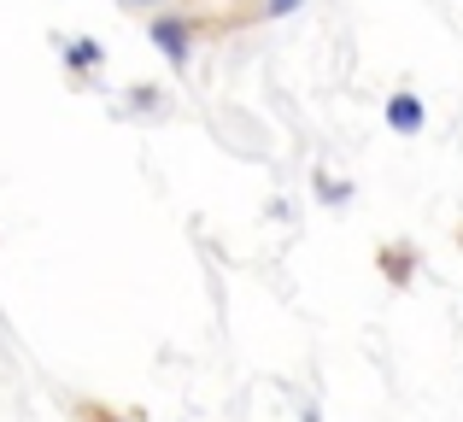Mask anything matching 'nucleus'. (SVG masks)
I'll use <instances>...</instances> for the list:
<instances>
[{
	"label": "nucleus",
	"mask_w": 463,
	"mask_h": 422,
	"mask_svg": "<svg viewBox=\"0 0 463 422\" xmlns=\"http://www.w3.org/2000/svg\"><path fill=\"white\" fill-rule=\"evenodd\" d=\"M299 6H306V0H264L259 18H288V12H299Z\"/></svg>",
	"instance_id": "nucleus-5"
},
{
	"label": "nucleus",
	"mask_w": 463,
	"mask_h": 422,
	"mask_svg": "<svg viewBox=\"0 0 463 422\" xmlns=\"http://www.w3.org/2000/svg\"><path fill=\"white\" fill-rule=\"evenodd\" d=\"M317 200H323V206H346V200H352V183H346V176L317 171Z\"/></svg>",
	"instance_id": "nucleus-4"
},
{
	"label": "nucleus",
	"mask_w": 463,
	"mask_h": 422,
	"mask_svg": "<svg viewBox=\"0 0 463 422\" xmlns=\"http://www.w3.org/2000/svg\"><path fill=\"white\" fill-rule=\"evenodd\" d=\"M422 124H429V106H422L417 94H393V100H387V129H393V136H417Z\"/></svg>",
	"instance_id": "nucleus-3"
},
{
	"label": "nucleus",
	"mask_w": 463,
	"mask_h": 422,
	"mask_svg": "<svg viewBox=\"0 0 463 422\" xmlns=\"http://www.w3.org/2000/svg\"><path fill=\"white\" fill-rule=\"evenodd\" d=\"M387 270H393V282H405V276H411V252H387Z\"/></svg>",
	"instance_id": "nucleus-6"
},
{
	"label": "nucleus",
	"mask_w": 463,
	"mask_h": 422,
	"mask_svg": "<svg viewBox=\"0 0 463 422\" xmlns=\"http://www.w3.org/2000/svg\"><path fill=\"white\" fill-rule=\"evenodd\" d=\"M147 35H153L158 53L170 59V70H188L194 65V18H188V12H153Z\"/></svg>",
	"instance_id": "nucleus-1"
},
{
	"label": "nucleus",
	"mask_w": 463,
	"mask_h": 422,
	"mask_svg": "<svg viewBox=\"0 0 463 422\" xmlns=\"http://www.w3.org/2000/svg\"><path fill=\"white\" fill-rule=\"evenodd\" d=\"M59 53H65L71 77H94V70H106V47L94 42V35H71V42H59Z\"/></svg>",
	"instance_id": "nucleus-2"
},
{
	"label": "nucleus",
	"mask_w": 463,
	"mask_h": 422,
	"mask_svg": "<svg viewBox=\"0 0 463 422\" xmlns=\"http://www.w3.org/2000/svg\"><path fill=\"white\" fill-rule=\"evenodd\" d=\"M124 6H129V12H147V18H153V12H165V0H124Z\"/></svg>",
	"instance_id": "nucleus-7"
}]
</instances>
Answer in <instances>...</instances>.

**GIVEN REQUEST**
How many lines in the listing above contain the string "instances"? Reply with the number alone.

**SOLUTION TO THIS PROBLEM**
4